[Opening Reading text section]

Yeah, alignment makes a lot more sense when it's about stuff like the cosmic forces you're actually, well, aligned with in the big battle of Law versus Chaos or whatever and/or a clearly stated and intentionally-adopted position of yours, like in the sources which Gygax cribbed it from, or Shin Megami Tensei. In the latter, for example, while there are some ethical/ideological components to alignment as well, they're rather clear and fit with the overall principles of their respective side. Neither are inherently good or evil necessarily and have both positive and negative examples in them, though the main representatives of both Law and Chaos tend to be inhuman extremes that aren't exactly friendly to humanity. (Which is also why SMT is one of the few series where instead of being lame and noncommittal, the neutral options tend to be both the hardest and most badass ones as they involve taking on the forces of both Heaven and Hell and rejecting their power in favor of humanity forging its own future.)

When it tries to describe one's overall morality in a supposedly-objective manner, on the other hand, it's pretty much doomed to being nonsensical or at least rather contentious. And when you have a bunch of authors with different opinions and understandings of things, built upon decades of material that's similarly inconsistent, upon the base set by a man who said that killing children based on their race was Lawful Good, well...

[Closing Reading text section]

**Instructions for the task:** Decide whether each statement below agrees with the alignment text, answering yes or no and quoting the words of the text that settle it. (a) In Shin Megami Tensei, the neutral options tend to be the hardest ones. (b) Law and Chaos in Shin Megami Tensei are inherently good and evil, respectively. (c) Using alignment to describe someone's overall morality in a supposedly-objective way works well.

[Opening Data extract section]

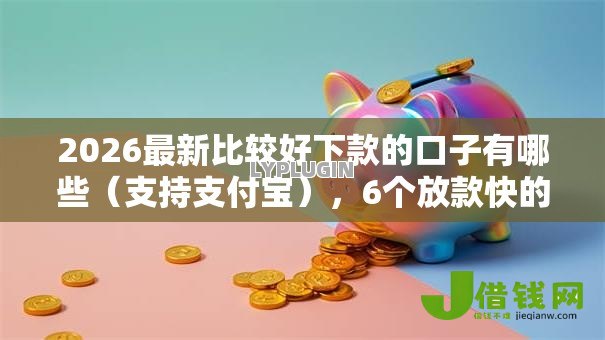 2026最新比较好下款的口子有哪些(支持支付宝),6个放款快的贷款平台无私分享 2026最新比较好下款的口子有哪些(支持支付宝),6个放款快的贷款平台无私分享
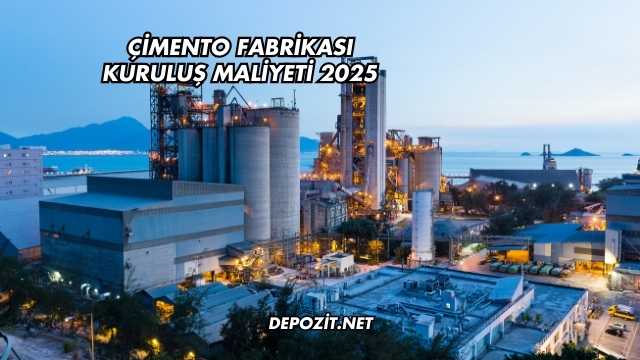 Çimento Fabrikası Kuruluş Maliyeti 2025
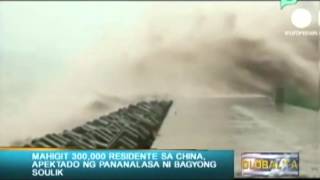 Globalita: Mahigit 300,000 residente sa China, apektado ng pananalasa ni Bagyong 'Soulik'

[Closing Data extract section]

**Your solution:**
(a) Yes: "the neutral options tend to be both the hardest and most badass ones"
(b) No: "Neither are inherently good or evil necessarily"
(c) No: "it's pretty much doomed to being nonsensical or at least rather contentious"